╭─ Listing
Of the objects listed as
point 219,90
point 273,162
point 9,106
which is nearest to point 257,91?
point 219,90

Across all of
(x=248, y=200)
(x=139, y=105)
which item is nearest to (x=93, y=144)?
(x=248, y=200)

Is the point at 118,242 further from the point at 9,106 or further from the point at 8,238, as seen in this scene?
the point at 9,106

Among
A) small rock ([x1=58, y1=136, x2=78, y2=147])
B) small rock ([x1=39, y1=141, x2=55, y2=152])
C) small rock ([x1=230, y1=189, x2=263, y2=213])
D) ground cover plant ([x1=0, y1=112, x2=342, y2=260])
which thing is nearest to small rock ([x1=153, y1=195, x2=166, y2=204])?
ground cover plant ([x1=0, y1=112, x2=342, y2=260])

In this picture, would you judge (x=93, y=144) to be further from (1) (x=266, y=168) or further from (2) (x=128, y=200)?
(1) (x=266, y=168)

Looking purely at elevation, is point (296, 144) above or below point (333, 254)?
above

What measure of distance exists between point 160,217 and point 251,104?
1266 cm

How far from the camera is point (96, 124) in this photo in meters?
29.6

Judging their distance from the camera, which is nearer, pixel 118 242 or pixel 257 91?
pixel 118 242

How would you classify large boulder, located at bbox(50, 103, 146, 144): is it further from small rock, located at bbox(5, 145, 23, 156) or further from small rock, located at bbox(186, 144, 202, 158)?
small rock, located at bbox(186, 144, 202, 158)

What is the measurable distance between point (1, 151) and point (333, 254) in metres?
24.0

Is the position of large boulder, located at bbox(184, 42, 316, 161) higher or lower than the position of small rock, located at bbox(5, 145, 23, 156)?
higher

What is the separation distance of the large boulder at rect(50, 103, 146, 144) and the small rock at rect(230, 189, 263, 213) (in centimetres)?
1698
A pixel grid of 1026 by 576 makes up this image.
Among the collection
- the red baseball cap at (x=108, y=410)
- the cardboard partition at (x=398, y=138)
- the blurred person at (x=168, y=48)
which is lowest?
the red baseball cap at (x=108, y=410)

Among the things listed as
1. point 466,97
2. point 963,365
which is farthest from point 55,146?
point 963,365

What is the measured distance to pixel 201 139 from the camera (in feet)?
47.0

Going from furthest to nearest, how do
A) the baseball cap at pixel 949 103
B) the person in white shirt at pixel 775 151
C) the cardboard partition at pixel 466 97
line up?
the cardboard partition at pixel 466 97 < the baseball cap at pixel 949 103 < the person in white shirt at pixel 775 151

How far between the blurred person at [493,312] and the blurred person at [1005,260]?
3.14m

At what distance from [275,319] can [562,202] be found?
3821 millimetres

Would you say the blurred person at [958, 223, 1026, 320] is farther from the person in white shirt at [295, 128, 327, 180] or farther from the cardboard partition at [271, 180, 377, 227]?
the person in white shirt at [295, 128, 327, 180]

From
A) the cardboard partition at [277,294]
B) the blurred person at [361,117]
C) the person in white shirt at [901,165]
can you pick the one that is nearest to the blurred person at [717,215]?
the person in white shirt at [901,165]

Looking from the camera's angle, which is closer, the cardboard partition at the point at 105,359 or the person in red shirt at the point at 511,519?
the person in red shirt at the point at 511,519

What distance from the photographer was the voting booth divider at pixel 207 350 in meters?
╰─
Stated task:
Each line of the material should be echoed exactly.

Task answer:
Of the objects listed as
point 219,90
point 273,162
point 9,106
which is nearest to point 257,91?
point 219,90

Across all of
(x=248, y=200)
(x=139, y=105)
which item is nearest to (x=93, y=144)?
(x=248, y=200)

Is the point at 118,242 further from the point at 9,106 or further from the point at 8,238, as seen in this scene?
the point at 9,106

Among
A) small rock ([x1=58, y1=136, x2=78, y2=147])
B) small rock ([x1=39, y1=141, x2=55, y2=152])
C) small rock ([x1=230, y1=189, x2=263, y2=213])
D) ground cover plant ([x1=0, y1=112, x2=342, y2=260])
which thing is nearest to small rock ([x1=153, y1=195, x2=166, y2=204])?
ground cover plant ([x1=0, y1=112, x2=342, y2=260])

In this picture, would you judge (x=93, y=144) to be further from (1) (x=266, y=168) or further from (2) (x=128, y=200)?
(1) (x=266, y=168)

Looking purely at elevation, is point (296, 144) above or below point (333, 254)?
above

What measure of distance exists between point 160,217 and point 251,104?
1266 cm

How far from the camera is point (96, 124) in this photo in meters?
29.6

Judging their distance from the camera, which is nearer, pixel 118 242 or pixel 257 91?
pixel 118 242

How would you classify large boulder, located at bbox(50, 103, 146, 144): is it further from small rock, located at bbox(5, 145, 23, 156) or further from small rock, located at bbox(186, 144, 202, 158)?
small rock, located at bbox(186, 144, 202, 158)

What is the measurable distance between point (1, 151) and point (333, 254) in metres?
24.0

Is the position of large boulder, located at bbox(184, 42, 316, 161) higher or lower than the position of small rock, located at bbox(5, 145, 23, 156)?
higher

What is the separation distance of the large boulder at rect(50, 103, 146, 144) and the small rock at rect(230, 189, 263, 213) (in centimetres)?
1698
A pixel grid of 1026 by 576 makes up this image.
Among the collection
- the red baseball cap at (x=108, y=410)
- the cardboard partition at (x=398, y=138)
- the blurred person at (x=168, y=48)
which is lowest?
the red baseball cap at (x=108, y=410)

Among the things listed as
1. point 466,97
2. point 963,365
which is farthest from point 55,146?
point 963,365

What is the measured distance to pixel 201 139 from the camera (in feet)?
47.0

Going from furthest to nearest, how do
A) the baseball cap at pixel 949 103
B) the person in white shirt at pixel 775 151
C) the cardboard partition at pixel 466 97
line up?
the cardboard partition at pixel 466 97 < the baseball cap at pixel 949 103 < the person in white shirt at pixel 775 151

How far between the blurred person at [493,312] and the blurred person at [1005,260]?
3.14m

At what distance from [275,319] can [562,202] be found?
3821 millimetres

Would you say the blurred person at [958, 223, 1026, 320] is farther from the person in white shirt at [295, 128, 327, 180] or farther from the cardboard partition at [271, 180, 377, 227]?
the person in white shirt at [295, 128, 327, 180]

From
A) the cardboard partition at [277,294]
B) the blurred person at [361,117]
C) the person in white shirt at [901,165]
can you pick the one that is nearest to the blurred person at [717,215]?
the person in white shirt at [901,165]

Looking from the camera's angle, which is closer, the cardboard partition at the point at 105,359 or the person in red shirt at the point at 511,519?
the person in red shirt at the point at 511,519

What distance from the photographer was the voting booth divider at pixel 207 350 in meters?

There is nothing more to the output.